Meher Hajbi
03 Décembre 2019•Mise à jour: 03 Décembre 2019
AA / Téhéran
Le président iranien Hassan Rohani a annoncé, mardi, que Téhéran n'avait aucune objection à rétablir les relations avec l'Arabie Saoudite afin de maintenir la sécurité et la stabilité dans la région.
C’est ce qui ressort de sa déclaration à l’occasion de la réception du ministre omanais des affaires étrangères, Youssef al-Alawi Abdullah, mardi à Téhéran.
La visite d’al-Alawi Abdullah s’inscrit dans le cadre des discussions relatives à l'initiative de paix “Ormuz” proposée par l'Iran pour calmer la situation dans la région, selon l'agence de presse iranienne (IRNA - Officiel).
Dans ce contexte, le président iranien, Hassan Rohani a indiqué que “l’Iran ne voit aucun problème à rétablir ses relations avec l’Arabie Saoudite et à développer ses relations avec ses voisins”, car il estime important l’entraide entre les pays voisins pour instaurer la sécurité et la stabilité dans la région.
De son côté, le ministre omanais a expliqué que “l'initiative de l'Iran pour la paix à Ormuz est dans l'intérêt de la sécurité et de la stabilité des pays de la région”.
Le ministère iranien des Affaires étrangères a récemment annoncé que le texte intégral de la proposition d'initiative de paix dans le détroit d'Ormuz, lancé par le président Rouhani, a été envoyé aux dirigeants du Conseil de coopération du Golfe et à l'Irak.

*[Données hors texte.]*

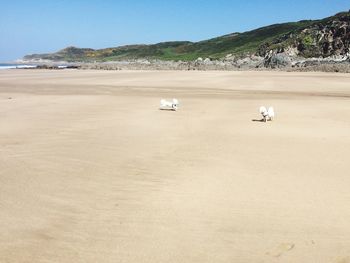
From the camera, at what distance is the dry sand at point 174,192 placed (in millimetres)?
4176

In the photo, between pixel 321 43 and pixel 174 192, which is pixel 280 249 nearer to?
pixel 174 192

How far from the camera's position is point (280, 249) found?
417cm

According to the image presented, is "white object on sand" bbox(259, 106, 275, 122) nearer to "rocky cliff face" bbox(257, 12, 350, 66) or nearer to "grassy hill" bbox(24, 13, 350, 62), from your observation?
"rocky cliff face" bbox(257, 12, 350, 66)

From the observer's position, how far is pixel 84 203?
5266 millimetres

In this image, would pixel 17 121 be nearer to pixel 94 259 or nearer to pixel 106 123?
pixel 106 123

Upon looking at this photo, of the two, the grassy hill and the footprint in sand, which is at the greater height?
the grassy hill

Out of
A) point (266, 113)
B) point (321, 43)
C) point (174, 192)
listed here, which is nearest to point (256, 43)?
point (321, 43)

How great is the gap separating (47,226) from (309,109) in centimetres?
1151

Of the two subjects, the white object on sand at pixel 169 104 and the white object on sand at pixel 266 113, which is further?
the white object on sand at pixel 169 104

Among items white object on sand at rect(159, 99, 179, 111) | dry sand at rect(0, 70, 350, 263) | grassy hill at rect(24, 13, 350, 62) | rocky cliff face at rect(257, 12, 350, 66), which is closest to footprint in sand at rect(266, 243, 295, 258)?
dry sand at rect(0, 70, 350, 263)

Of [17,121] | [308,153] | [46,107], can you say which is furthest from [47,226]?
[46,107]

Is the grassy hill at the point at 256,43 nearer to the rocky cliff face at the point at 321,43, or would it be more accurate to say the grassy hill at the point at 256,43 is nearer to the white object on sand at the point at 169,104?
the rocky cliff face at the point at 321,43

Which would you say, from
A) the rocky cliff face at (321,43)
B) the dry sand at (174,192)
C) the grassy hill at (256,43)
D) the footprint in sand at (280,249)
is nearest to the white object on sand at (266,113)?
the dry sand at (174,192)

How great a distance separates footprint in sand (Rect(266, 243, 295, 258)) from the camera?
4.07 meters
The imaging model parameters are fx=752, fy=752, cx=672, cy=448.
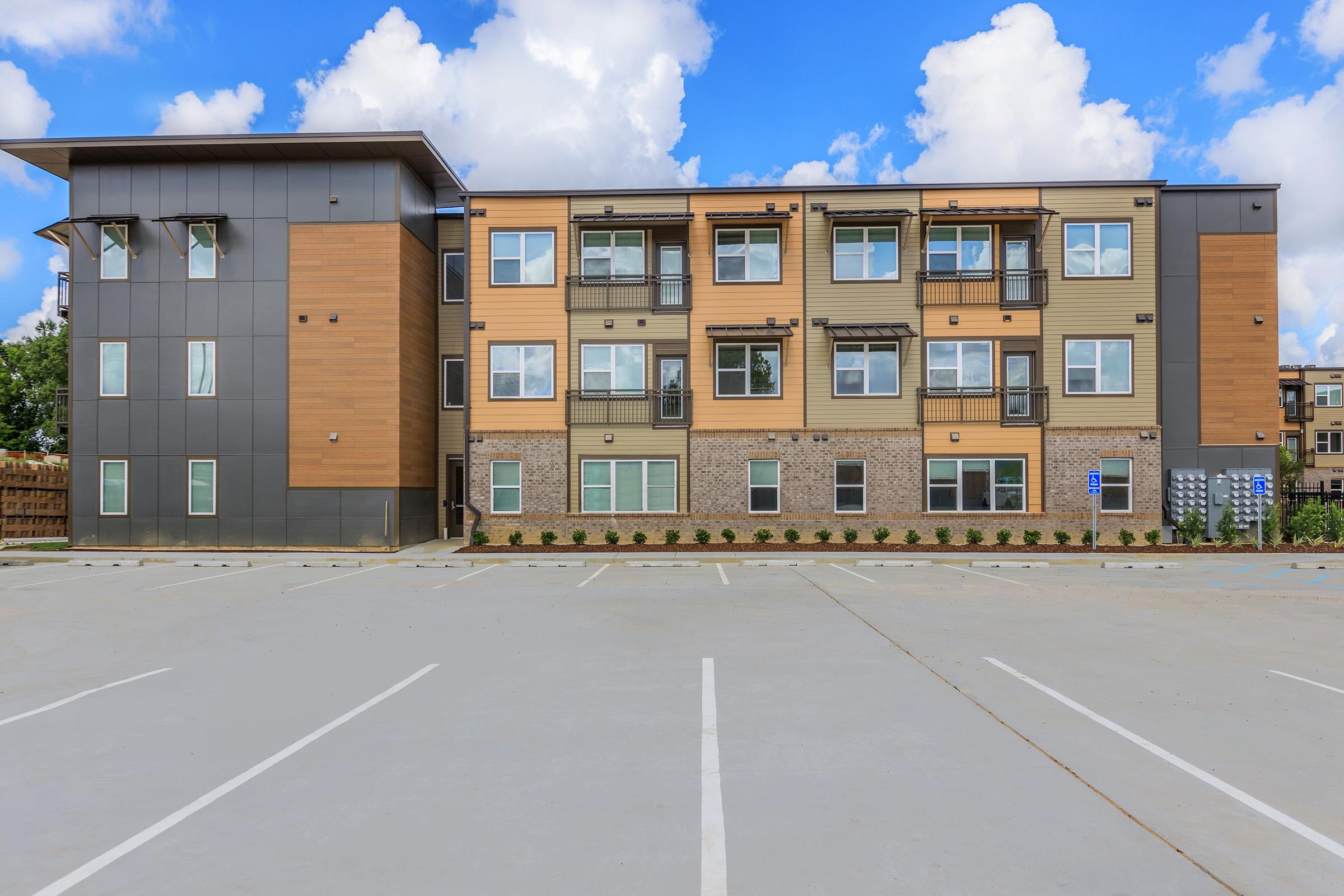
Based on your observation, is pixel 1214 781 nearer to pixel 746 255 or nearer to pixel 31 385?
pixel 746 255

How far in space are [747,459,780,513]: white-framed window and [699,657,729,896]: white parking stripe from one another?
55.6 ft

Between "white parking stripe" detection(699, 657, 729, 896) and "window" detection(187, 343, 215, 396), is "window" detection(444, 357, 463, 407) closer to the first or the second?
"window" detection(187, 343, 215, 396)

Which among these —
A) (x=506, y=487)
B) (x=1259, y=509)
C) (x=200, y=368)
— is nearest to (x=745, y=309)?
(x=506, y=487)

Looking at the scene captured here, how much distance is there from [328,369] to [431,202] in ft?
23.8

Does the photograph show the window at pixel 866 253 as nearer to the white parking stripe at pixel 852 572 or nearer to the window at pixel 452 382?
the white parking stripe at pixel 852 572

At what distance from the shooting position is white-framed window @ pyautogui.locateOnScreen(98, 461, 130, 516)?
23.2 metres

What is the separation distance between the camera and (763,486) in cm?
2366

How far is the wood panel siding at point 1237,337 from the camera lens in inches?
931

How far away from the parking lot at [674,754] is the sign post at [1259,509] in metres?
13.3

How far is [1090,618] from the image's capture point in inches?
433

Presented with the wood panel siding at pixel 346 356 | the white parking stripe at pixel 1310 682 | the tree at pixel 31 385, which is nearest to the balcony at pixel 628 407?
the wood panel siding at pixel 346 356

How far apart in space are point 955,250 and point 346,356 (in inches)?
757

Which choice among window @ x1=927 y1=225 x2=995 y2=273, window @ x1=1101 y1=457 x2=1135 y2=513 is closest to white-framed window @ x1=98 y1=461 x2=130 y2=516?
window @ x1=927 y1=225 x2=995 y2=273

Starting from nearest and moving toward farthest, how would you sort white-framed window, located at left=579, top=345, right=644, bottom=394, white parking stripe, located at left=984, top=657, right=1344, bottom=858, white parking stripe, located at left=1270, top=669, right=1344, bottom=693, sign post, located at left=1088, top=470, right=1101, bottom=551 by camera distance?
white parking stripe, located at left=984, top=657, right=1344, bottom=858 < white parking stripe, located at left=1270, top=669, right=1344, bottom=693 < sign post, located at left=1088, top=470, right=1101, bottom=551 < white-framed window, located at left=579, top=345, right=644, bottom=394
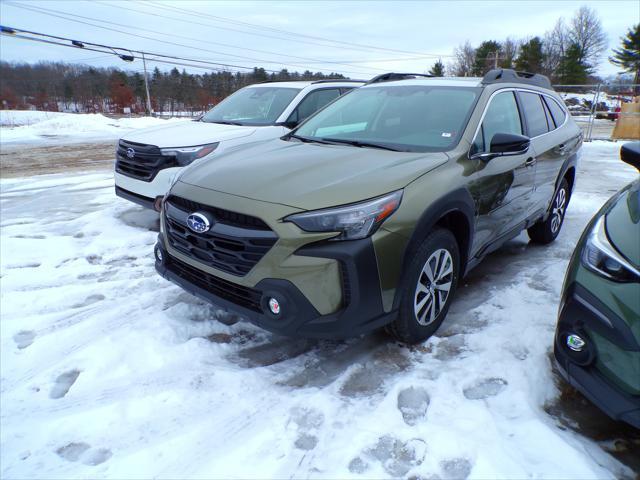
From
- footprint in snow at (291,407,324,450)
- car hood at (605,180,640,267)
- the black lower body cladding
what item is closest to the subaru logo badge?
the black lower body cladding

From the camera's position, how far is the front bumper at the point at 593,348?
1805mm

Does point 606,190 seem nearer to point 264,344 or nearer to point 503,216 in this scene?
point 503,216

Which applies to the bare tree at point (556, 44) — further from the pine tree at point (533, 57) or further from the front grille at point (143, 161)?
the front grille at point (143, 161)

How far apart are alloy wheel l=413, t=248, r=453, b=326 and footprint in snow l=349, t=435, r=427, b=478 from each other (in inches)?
32.6

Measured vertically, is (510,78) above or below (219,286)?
above

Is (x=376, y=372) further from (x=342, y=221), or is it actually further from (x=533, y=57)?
(x=533, y=57)

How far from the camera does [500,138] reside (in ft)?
9.82

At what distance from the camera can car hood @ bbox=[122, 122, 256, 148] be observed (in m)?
5.12

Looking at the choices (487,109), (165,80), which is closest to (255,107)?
(487,109)

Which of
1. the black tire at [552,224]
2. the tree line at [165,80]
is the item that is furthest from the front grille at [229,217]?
the tree line at [165,80]

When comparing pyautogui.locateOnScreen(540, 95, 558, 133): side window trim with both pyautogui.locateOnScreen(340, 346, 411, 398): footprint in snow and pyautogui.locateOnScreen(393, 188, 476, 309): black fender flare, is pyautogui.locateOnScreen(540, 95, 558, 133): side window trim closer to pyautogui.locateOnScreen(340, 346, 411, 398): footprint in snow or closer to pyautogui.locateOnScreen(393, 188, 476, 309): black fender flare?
pyautogui.locateOnScreen(393, 188, 476, 309): black fender flare

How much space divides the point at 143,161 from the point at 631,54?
247 feet

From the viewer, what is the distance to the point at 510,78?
158 inches

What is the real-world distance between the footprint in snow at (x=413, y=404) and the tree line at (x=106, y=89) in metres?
55.0
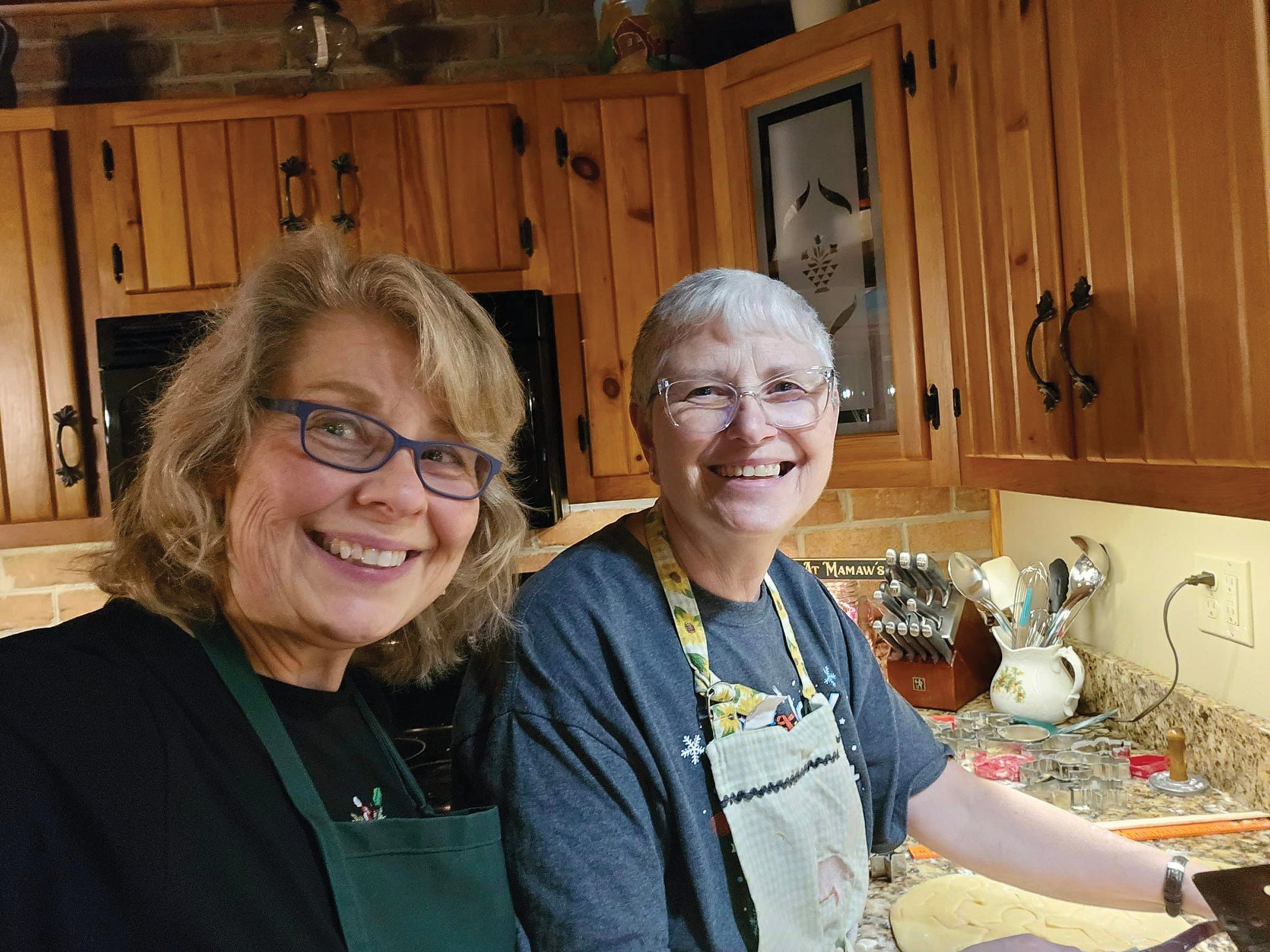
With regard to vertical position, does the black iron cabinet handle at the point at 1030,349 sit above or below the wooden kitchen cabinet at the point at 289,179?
below

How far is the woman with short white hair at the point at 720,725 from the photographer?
863 millimetres

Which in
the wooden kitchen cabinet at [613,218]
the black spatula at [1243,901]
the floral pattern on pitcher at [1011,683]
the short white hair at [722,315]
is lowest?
the floral pattern on pitcher at [1011,683]

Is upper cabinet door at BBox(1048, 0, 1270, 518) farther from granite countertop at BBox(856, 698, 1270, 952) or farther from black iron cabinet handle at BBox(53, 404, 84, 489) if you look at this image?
black iron cabinet handle at BBox(53, 404, 84, 489)

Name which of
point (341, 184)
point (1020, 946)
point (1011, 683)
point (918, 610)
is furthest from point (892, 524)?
point (341, 184)

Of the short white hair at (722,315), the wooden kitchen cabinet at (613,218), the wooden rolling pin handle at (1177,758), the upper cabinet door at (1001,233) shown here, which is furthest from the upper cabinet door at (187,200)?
the wooden rolling pin handle at (1177,758)

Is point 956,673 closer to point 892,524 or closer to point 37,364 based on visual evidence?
point 892,524

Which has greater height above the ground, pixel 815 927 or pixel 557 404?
pixel 557 404

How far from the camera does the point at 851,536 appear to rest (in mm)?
2326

Lors de la réunion de l'Assemblée générale des Nations Unies au début de l'année, Téhéran avait présenté “l'Initiative de paix d’Ormuz” dans le but de “promouvoir la paix pour tous les peuples bénéficiant du détroit d'Ormuz, d'établir des relations amicales et de lancer une action collective pour garantir l'approvisionnement en énergie et la liberté de navigation".
La région connaît des tensions. Alors que Washington et les pays du Golfe, en particulier l'Arabie Saoudite, accusent Téhéran de prendre pour cibles les navires et les installations pétrolières et de menacer la navigation maritime, l'Iran a nié ces accusations et a proposé de signer un accord de "non-agression" avec les États du Golfe.